Your instructions — Within the entries below, the lines from the one with "Vietnam;Lao, site loc_0198, 2019-01-05" through the one with "scientific name: Muntiacus vuquangensis" are to be set down exactly, both ends kept.

(Collected data)
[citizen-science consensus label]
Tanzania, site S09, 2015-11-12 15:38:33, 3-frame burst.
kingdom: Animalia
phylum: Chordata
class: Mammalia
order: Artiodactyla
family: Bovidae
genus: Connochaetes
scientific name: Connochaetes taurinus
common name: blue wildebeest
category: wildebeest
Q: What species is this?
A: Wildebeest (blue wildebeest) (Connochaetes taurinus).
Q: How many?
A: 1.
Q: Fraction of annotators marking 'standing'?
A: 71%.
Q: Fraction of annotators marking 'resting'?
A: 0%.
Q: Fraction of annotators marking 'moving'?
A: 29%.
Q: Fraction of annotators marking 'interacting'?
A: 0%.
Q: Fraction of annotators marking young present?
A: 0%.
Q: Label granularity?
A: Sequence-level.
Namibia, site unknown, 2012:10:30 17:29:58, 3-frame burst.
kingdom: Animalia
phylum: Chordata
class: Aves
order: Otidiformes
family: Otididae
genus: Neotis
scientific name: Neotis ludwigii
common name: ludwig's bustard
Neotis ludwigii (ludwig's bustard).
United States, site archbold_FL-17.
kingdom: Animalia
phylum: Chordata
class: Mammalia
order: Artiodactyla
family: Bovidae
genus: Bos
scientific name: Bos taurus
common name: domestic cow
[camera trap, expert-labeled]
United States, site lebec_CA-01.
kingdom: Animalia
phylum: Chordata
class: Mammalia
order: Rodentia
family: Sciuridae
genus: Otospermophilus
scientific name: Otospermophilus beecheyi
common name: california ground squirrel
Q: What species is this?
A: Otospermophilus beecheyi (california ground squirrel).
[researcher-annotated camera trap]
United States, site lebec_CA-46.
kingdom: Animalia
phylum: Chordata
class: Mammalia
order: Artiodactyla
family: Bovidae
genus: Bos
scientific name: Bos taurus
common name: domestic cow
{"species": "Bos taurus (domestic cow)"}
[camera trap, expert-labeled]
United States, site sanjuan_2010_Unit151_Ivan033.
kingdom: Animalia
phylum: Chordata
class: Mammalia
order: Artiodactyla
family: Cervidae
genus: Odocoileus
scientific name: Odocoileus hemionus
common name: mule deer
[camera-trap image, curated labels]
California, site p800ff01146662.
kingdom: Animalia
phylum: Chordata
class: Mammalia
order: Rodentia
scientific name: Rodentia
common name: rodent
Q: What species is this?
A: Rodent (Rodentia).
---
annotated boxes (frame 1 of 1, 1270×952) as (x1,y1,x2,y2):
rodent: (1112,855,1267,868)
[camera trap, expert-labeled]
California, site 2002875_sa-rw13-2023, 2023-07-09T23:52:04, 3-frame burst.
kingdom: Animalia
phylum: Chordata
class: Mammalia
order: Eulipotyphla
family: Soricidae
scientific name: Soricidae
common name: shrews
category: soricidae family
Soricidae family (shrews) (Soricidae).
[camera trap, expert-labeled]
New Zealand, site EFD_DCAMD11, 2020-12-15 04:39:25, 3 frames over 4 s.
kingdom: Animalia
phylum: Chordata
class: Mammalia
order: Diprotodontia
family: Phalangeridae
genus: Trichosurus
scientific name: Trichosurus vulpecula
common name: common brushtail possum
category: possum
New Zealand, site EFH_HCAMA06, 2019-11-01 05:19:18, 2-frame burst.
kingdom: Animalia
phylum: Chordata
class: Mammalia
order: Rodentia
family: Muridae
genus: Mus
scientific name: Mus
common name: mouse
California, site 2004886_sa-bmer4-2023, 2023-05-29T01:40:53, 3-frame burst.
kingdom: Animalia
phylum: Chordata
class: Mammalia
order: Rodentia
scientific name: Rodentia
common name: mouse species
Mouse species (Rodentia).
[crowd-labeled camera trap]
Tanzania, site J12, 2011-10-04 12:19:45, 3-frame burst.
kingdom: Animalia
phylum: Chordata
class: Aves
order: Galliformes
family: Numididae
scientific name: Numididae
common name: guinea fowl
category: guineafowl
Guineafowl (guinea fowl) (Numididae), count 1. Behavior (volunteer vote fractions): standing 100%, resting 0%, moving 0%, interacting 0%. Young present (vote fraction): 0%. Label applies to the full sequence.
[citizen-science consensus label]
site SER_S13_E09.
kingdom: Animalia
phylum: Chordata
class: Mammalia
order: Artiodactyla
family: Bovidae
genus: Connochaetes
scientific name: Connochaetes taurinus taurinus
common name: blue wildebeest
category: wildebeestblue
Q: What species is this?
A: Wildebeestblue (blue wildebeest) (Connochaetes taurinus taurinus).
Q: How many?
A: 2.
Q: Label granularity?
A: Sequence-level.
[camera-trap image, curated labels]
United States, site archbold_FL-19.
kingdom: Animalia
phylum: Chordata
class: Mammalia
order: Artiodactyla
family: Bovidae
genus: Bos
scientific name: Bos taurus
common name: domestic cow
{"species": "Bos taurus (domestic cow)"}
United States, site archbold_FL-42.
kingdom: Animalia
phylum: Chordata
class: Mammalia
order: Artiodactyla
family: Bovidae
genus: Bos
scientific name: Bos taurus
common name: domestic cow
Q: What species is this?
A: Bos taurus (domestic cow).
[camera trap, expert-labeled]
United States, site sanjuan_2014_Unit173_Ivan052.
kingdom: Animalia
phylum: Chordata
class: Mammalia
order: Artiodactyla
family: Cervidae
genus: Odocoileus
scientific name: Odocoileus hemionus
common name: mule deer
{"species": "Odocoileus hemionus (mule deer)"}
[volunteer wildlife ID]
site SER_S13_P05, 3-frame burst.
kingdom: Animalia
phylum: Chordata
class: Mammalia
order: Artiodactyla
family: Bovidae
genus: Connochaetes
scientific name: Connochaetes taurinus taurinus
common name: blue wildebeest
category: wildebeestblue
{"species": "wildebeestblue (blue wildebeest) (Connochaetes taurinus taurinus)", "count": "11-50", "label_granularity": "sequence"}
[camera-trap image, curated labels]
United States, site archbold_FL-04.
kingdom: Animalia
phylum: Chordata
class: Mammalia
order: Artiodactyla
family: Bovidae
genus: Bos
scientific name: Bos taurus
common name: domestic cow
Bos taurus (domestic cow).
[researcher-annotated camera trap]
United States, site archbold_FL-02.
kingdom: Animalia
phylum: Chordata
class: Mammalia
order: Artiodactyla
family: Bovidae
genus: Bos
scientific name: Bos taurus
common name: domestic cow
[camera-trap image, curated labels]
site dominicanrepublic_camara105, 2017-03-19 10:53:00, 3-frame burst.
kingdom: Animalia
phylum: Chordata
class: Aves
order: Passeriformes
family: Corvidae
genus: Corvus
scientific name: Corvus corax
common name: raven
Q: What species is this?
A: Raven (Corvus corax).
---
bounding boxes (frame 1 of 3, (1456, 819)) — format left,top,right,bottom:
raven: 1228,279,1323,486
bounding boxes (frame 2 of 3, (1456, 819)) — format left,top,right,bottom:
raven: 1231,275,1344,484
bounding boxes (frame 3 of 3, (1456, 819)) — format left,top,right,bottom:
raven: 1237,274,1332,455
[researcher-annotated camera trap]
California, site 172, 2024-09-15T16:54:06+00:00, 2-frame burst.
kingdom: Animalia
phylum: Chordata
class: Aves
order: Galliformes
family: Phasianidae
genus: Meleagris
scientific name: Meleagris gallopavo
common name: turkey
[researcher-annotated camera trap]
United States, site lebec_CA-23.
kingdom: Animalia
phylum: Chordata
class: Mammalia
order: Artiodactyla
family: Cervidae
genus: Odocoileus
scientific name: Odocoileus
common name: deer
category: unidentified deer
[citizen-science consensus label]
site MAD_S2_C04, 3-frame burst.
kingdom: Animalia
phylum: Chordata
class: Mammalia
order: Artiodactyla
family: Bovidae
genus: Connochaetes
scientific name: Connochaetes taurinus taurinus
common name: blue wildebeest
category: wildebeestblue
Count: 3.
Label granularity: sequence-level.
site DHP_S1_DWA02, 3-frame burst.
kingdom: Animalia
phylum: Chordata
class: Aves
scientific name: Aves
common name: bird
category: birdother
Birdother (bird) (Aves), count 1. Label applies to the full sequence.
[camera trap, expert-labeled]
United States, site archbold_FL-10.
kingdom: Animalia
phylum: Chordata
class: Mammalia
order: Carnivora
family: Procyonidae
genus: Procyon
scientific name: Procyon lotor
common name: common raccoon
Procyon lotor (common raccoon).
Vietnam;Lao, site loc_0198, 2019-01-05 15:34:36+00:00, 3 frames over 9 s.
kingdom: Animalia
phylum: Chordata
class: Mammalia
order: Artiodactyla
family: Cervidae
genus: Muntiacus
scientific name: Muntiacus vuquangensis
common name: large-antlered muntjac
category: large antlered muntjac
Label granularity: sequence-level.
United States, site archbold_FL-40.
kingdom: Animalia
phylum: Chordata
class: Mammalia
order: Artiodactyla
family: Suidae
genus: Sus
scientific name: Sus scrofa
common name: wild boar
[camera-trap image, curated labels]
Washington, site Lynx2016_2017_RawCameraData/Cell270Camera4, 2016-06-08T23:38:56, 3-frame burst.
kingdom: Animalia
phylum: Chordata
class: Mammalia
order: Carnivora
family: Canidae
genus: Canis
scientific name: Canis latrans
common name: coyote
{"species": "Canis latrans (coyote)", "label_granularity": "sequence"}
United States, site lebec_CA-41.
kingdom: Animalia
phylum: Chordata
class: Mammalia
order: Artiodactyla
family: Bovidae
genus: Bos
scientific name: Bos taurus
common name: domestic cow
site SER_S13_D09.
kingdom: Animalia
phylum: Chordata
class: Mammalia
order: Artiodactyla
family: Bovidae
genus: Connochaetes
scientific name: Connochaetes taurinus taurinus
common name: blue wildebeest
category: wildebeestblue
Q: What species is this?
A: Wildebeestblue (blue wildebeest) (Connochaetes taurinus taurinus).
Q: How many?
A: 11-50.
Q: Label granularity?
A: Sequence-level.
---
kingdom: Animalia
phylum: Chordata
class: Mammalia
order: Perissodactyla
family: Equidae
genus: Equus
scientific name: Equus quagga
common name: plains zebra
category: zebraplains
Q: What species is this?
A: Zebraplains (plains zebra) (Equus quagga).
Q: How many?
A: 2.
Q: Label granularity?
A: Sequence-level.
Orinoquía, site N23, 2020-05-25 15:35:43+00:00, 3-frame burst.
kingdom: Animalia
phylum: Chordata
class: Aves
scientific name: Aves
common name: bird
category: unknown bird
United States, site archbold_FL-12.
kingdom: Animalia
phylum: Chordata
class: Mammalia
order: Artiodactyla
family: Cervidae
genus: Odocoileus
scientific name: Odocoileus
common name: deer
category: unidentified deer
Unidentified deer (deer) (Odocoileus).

Task solution —
Vietnam;Lao, site loc_0198, 2019-01-05 15:34:36+00:00, 3 frames over 9 s.
kingdom: Animalia
phylum: Chordata
class: Mammalia
order: Artiodactyla
family: Cervidae
genus: Muntiacus
scientific name: Muntiacus vuquangensis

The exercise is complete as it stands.